Reverse Engineering Success

Hooker added that the company’s high-content information engine will enable it, five or 10 years down the road, to more deeply understand the brain and why Sensorium’s molecules work.

“When we have clinical success… we will eventually be able to say what the composite nature of that molecule was and what it did that drove efficacy.” It is only now, in this era of big data science, that scientists can imagine how this polypharmacology is actually working, he said.

Rosenbaum and Hooker both emphasized that Sensorium does not hope to find nature’s benzodiazepine. Instead, “We are looking for unique pharmacology that achieves that phenotype. We think there’s a whole way to engage with the brain that can lead to these downstream responses that people haven’t tapped into,” Hooker said.

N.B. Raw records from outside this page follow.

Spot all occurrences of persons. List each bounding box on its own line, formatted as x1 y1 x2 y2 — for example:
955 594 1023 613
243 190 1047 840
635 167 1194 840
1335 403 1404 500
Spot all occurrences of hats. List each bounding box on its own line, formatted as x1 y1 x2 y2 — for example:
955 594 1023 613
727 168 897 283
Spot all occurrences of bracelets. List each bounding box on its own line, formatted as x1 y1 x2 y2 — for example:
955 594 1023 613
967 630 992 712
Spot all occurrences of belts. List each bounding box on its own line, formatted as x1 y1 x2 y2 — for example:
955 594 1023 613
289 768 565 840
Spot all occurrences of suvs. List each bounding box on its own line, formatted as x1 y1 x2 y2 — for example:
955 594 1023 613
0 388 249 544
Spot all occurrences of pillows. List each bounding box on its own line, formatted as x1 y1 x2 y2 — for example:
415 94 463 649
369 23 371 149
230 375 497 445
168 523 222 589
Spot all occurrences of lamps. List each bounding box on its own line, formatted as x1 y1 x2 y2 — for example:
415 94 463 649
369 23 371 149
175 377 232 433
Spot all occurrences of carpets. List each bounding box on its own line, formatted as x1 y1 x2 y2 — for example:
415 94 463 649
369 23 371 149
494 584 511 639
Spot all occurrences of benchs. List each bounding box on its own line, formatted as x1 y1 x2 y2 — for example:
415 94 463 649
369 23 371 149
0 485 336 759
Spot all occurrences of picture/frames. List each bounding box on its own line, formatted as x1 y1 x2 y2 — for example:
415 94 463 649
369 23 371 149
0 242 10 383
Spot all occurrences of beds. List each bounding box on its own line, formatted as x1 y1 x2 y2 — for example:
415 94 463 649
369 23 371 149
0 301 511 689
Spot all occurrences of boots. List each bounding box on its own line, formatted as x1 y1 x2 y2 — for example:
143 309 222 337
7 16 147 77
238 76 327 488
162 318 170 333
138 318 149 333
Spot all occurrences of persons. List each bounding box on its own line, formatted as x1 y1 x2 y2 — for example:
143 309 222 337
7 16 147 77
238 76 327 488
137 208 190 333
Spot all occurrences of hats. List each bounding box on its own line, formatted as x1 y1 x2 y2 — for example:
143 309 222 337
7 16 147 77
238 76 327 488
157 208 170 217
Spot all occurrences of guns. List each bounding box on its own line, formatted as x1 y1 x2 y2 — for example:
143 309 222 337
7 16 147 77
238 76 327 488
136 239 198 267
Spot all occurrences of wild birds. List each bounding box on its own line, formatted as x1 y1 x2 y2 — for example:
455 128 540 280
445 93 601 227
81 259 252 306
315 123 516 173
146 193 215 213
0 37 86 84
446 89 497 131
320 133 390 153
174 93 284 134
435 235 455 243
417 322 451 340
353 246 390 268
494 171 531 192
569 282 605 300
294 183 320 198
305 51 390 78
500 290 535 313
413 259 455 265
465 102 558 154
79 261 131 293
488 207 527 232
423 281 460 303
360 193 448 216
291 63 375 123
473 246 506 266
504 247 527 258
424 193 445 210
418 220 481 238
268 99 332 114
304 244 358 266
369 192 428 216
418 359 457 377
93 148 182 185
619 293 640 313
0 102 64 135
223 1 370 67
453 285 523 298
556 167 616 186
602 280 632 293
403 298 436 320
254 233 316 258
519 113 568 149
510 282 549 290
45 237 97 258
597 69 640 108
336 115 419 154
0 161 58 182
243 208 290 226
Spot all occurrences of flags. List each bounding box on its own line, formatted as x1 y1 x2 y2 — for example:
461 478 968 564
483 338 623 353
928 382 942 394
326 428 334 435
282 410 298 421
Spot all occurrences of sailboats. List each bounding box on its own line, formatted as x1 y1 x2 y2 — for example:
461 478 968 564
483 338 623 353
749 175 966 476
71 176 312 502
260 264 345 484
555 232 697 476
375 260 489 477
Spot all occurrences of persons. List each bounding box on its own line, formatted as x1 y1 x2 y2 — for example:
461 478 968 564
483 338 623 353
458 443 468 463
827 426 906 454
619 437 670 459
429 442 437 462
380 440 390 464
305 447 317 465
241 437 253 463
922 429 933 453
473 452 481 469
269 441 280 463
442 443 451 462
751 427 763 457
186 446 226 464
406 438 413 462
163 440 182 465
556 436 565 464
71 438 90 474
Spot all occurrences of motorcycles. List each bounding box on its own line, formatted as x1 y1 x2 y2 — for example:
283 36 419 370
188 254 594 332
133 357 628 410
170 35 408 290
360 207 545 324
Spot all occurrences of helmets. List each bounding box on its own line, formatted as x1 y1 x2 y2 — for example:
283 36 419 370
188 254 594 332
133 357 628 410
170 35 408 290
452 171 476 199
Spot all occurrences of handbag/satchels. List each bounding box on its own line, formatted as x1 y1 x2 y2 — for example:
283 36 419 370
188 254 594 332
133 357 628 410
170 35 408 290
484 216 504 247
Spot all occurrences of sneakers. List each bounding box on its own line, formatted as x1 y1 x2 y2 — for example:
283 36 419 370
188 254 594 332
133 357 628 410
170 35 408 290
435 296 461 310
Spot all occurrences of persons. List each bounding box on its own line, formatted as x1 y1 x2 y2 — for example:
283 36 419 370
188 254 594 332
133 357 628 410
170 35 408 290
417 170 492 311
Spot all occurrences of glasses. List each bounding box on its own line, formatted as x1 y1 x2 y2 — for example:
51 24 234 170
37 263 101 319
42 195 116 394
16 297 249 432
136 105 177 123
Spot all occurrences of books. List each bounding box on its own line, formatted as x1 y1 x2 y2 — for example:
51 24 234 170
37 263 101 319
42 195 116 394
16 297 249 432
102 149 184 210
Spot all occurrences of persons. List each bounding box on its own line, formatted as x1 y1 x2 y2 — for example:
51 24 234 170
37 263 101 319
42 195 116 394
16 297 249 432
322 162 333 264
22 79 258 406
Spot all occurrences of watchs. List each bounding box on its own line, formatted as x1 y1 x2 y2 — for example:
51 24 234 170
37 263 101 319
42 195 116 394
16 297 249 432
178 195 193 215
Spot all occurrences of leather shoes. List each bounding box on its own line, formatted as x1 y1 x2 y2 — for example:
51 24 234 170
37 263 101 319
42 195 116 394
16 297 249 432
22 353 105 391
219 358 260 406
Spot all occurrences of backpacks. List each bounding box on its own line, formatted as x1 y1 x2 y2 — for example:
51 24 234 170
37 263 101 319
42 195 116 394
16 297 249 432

The team is also mindful of challenges in the space such as abuse and will filter the database of natural products to determine which do and do not possess those liabilities, he added.

Sensorium expects to begin IND-enabling studies for its first asset, SENS-01 for anxiety and depression, in 2023, with plans to enter the clinic by early 2024.

The co-founders see Sensorium as a platform, and Rosenbaum cited the potential to develop treatments that can work broadly across disorders such as rumination, pain, addiction and post-traumatic stress disorder.

Hooker spoke to the shift that is occurring in a neuropsychiatric space that is embracing psychedelics, ketamine and neuroactive steroids.

“There’s kind of this new philosophical shift in how we might approach the brain, but no one is really dissecting it with informatics,” he said. “ I do hope very much that we create a new rule set for how to do mental health drug discovery.”